There is a disturbing trend under way in Washington these days where politicians threaten Draconian action as a "stick" to coerce a result they desire. They do this even while they acknowledge that swinging the stick won't solve the problem it purports to address and most likely will exacerbate it and lead to undesirable consequences. They typically justify their use of provocative and extreme threats as the only means available to rectify a situation they characterize as a pending "crisis" or a "systemic meltdown."
The most recent instance that comes to mind immediately is levying huge protectionist tariffs on selected trading partners (China) to stifle their exports into the United States and to coerce them into artificially altering the value of their currency. It is an extremely dangerous stratagem to impose a protectionist tariff on China just because some people believe we are importing too many Chinese goods and would like to coerce the Chinese government into cutting their currency free of its link to the dollar. For example, Sen. Charles Schumer, D-N.Y., has introduced a bill to hit all Chinese imports with a 27.5 percent protectionist tariff, which is co-sponsored by the Democratic Senate Leader Harry Reid, (D-Nev.) and the junior senator from New York, Hillary Clinton (D-NY).
Red flags are raised immediately by the way supporters of smacking China in the face with a huge protective tariff mangle the English language to distort reality.

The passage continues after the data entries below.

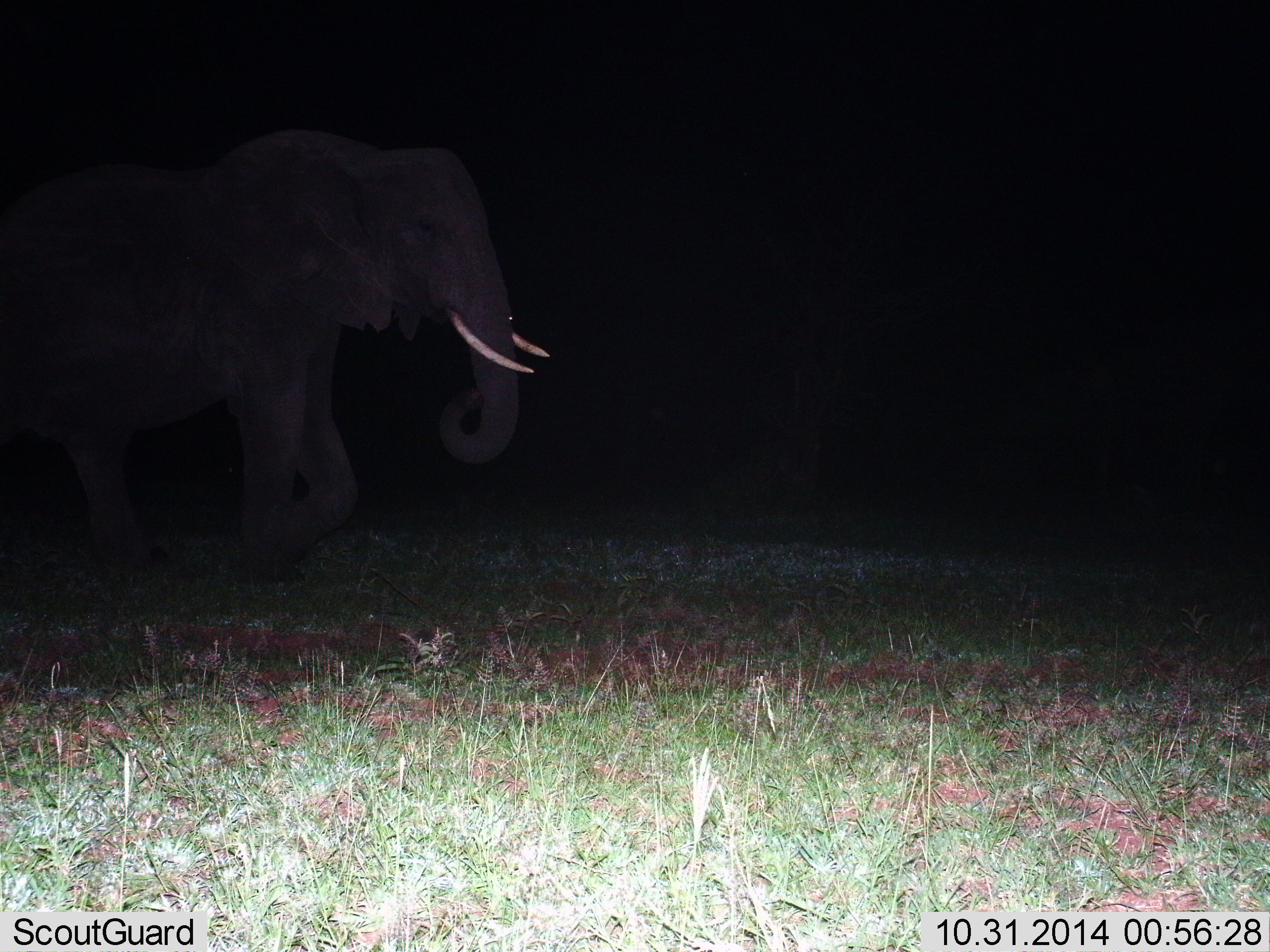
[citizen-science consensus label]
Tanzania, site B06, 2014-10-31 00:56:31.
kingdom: Animalia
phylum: Chordata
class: Mammalia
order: Proboscidea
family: Elephantidae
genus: Loxodonta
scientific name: Loxodonta africana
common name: african bush elephant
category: elephant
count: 1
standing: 60%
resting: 10%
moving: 60%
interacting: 10%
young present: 0%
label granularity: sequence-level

Schumer is fond of calling his bill a "tough-love effort" to force the Chinese to "stop playing games with their currency." Similarly, other senators supporting the legislation insist it is crafted to pressure the Chinese into "ending their currency manipulation."
How can one rightly call anchoring a nation's currency to the dollar, as China does, "playing games" or "manipulating" their currency? Was it "currency manipulation" under the Bretton Woods international monetary system when the value of the dollar was fixed at a specific weight of gold and the value of foreign currencies then fixed to the dollar? It may be the best policy or the worst possible policy (I happen to think it was one of the best) but it certainly isn't "manipulative." There is substantial professional opinion among economists that a nation can effectively stabilize the value of its currency (especially if it isn't widely traded) and de-politicize its monetary policy by linking it to a strong foreign currency like the dollar or the euro.

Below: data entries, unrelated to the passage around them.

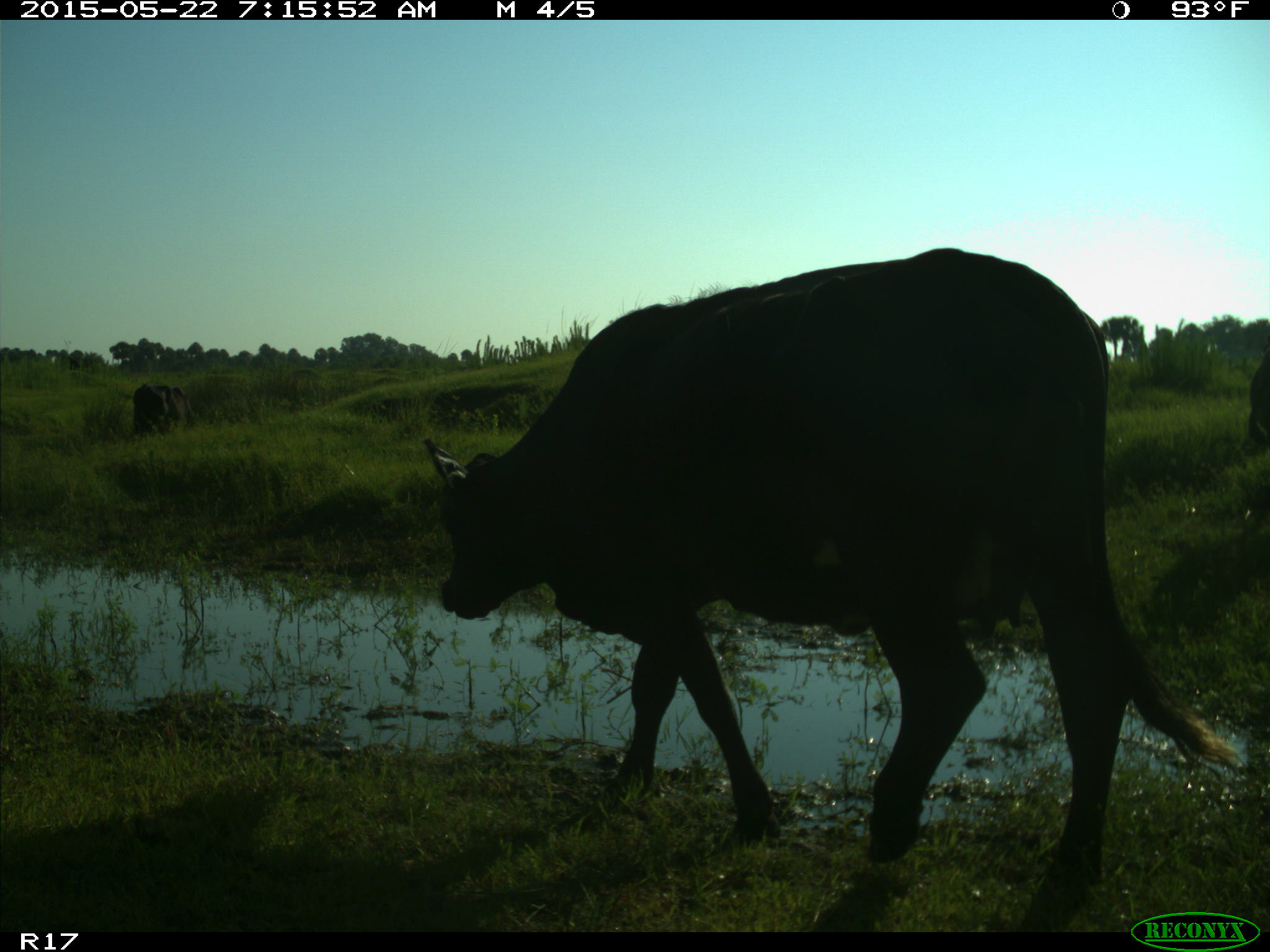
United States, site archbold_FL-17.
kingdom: Animalia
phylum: Chordata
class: Mammalia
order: Artiodactyla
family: Bovidae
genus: Bos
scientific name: Bos taurus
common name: domestic cow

Imposing a 27.5 percent tariff on Chinese imports not only would be disastrous in its own right, it would not stop there. China almost certainly would retaliate, and the seeds of a trade war would be sown. The Schumer-Hillary tariff on China could easily turn into the Smoot-Hawley tariff of the 21st century. Just as Smoot-Hawley quickly got out of control - expanding originally from an effort to protect farmers - so too would Schumer-Hillary get out of control as other petitioners quickly lined up to demand protection against other countries "flooding" our economy with "cheap" goods and "manipulating" their currencies to give their exports an "unfair" advantage.

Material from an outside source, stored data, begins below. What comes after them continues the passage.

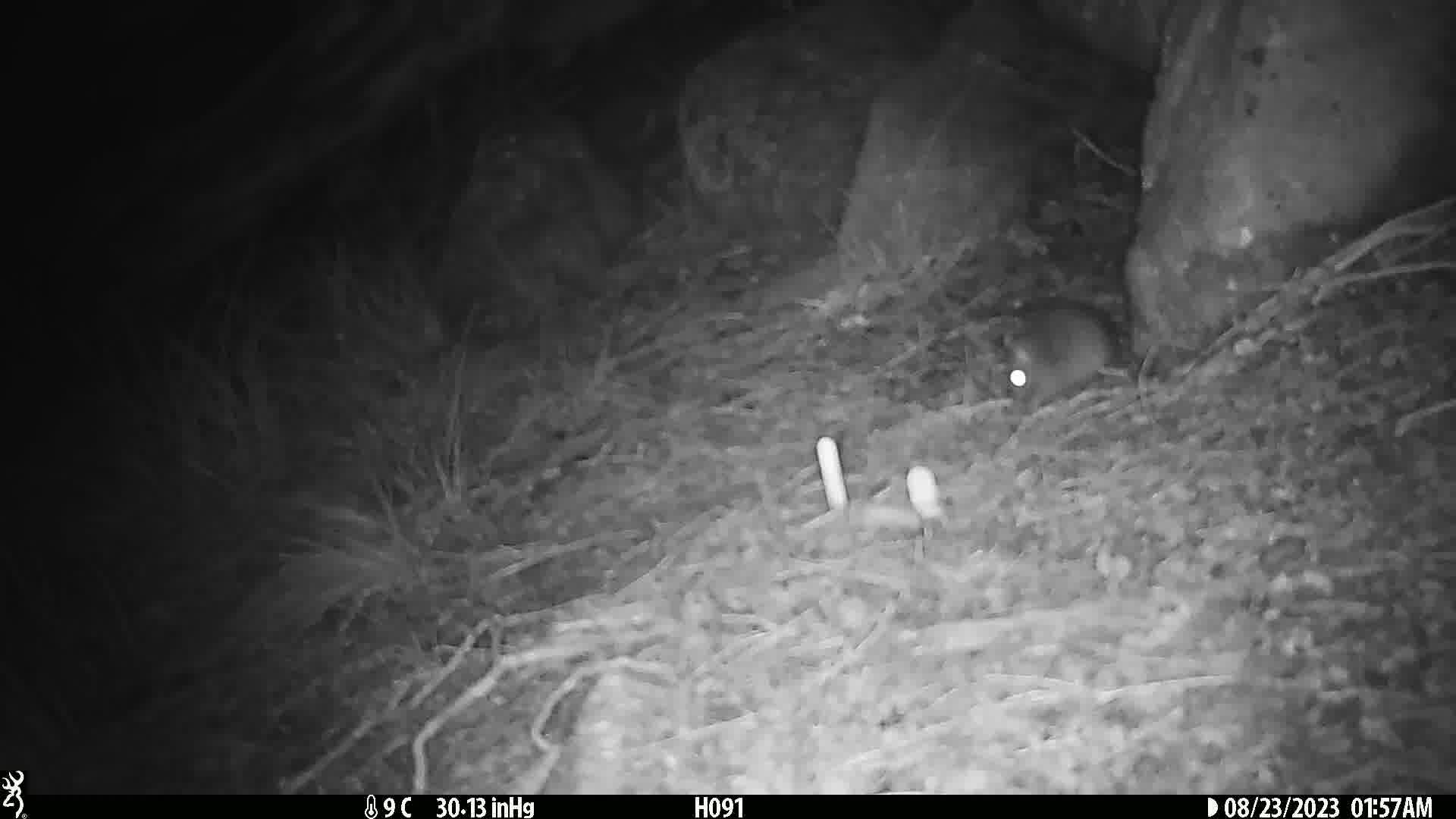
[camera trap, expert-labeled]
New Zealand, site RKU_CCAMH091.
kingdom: Animalia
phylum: Chordata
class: Mammalia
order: Rodentia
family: Muridae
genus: Rattus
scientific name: Rattus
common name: rat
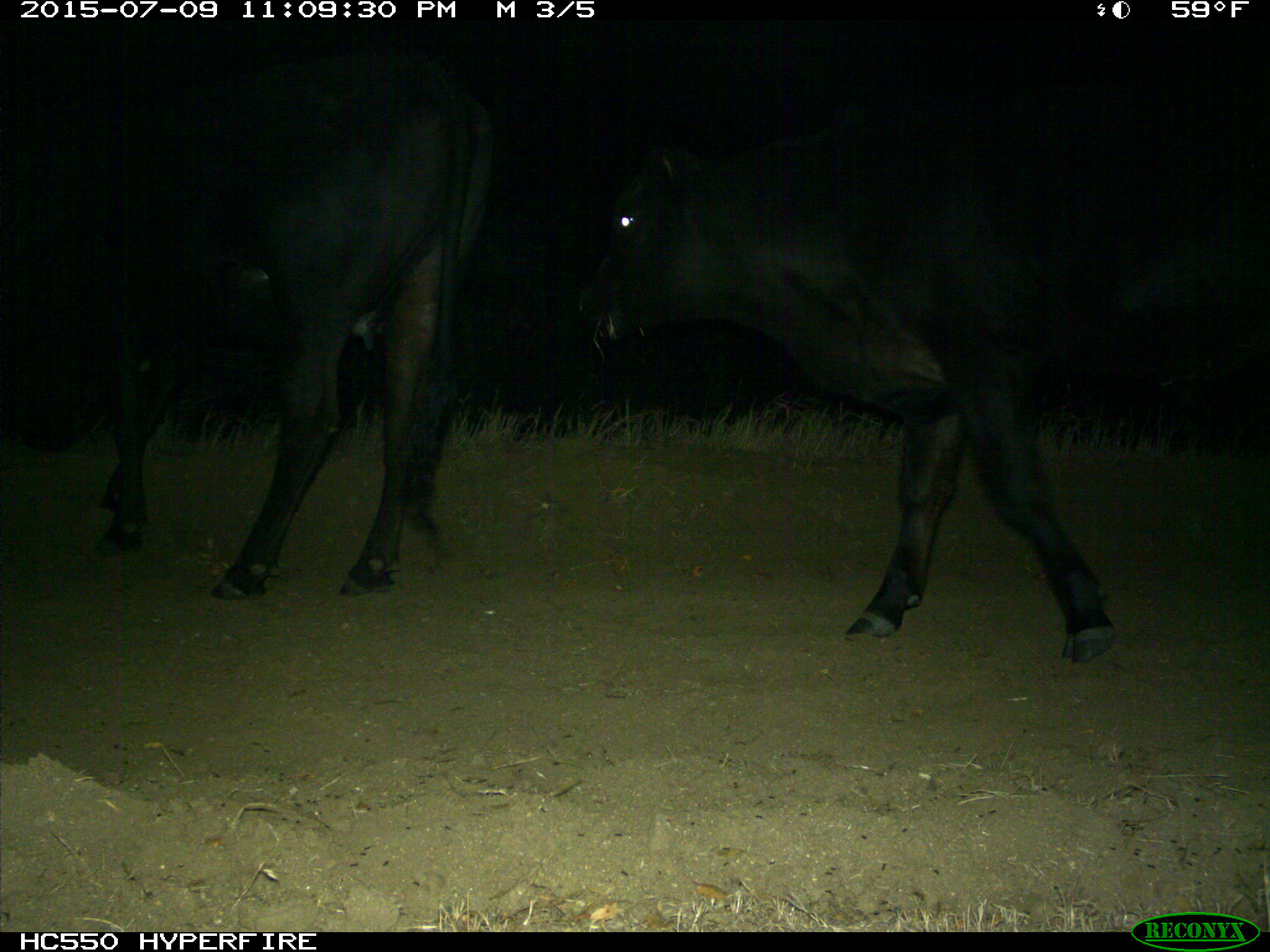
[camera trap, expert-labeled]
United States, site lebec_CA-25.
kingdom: Animalia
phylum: Chordata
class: Mammalia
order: Artiodactyla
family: Bovidae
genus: Bos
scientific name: Bos taurus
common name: domestic cow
Bos taurus (domestic cow).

There is a permanent lobby in Washington for replacing free trade with managed trade led primarily by Fred Bergsten, a former assistant secretary of Treasury for international affairs under President Jimmy Carter and now the director of the Institute for International Economics. Bergsten recently made a pitch before the Counsel on Foreign Relations for a pre-emptive 50 percent tariff on China to prevent an international economic calamity. Even former Nixon Commerce Secretary Pete Peterson, who supports the idea, acknowledges that a hefty protectionist tariff on China is playing with fire. Peterson said, "I don't suggest using sticks lightly. They're a very dangerous thing to get started because they can result in retaliation and so forth."
The simple truth is, there is no demonstrable instance in economic history where nations were made worse off by free and open trade. There are only doomsday scenarios spun out of the imagination of half-baked economists that are concocted to spur governments to act pre-emptively. There are, however, innumerable instances where a false fear of free trade (usually goaded by economic interests who benefit in the short run from protectionist policies) has led a government to "pre-empt a crisis" with protectionist policies that very quickly cascaded into a genuine economic calamity. Smoot-Hawley is the most dramatic instance in the last hundred years. Let's not tempt fate with a Schumer-Hillary tariff that could become the Smoot-Hawley tariff of the 21st century.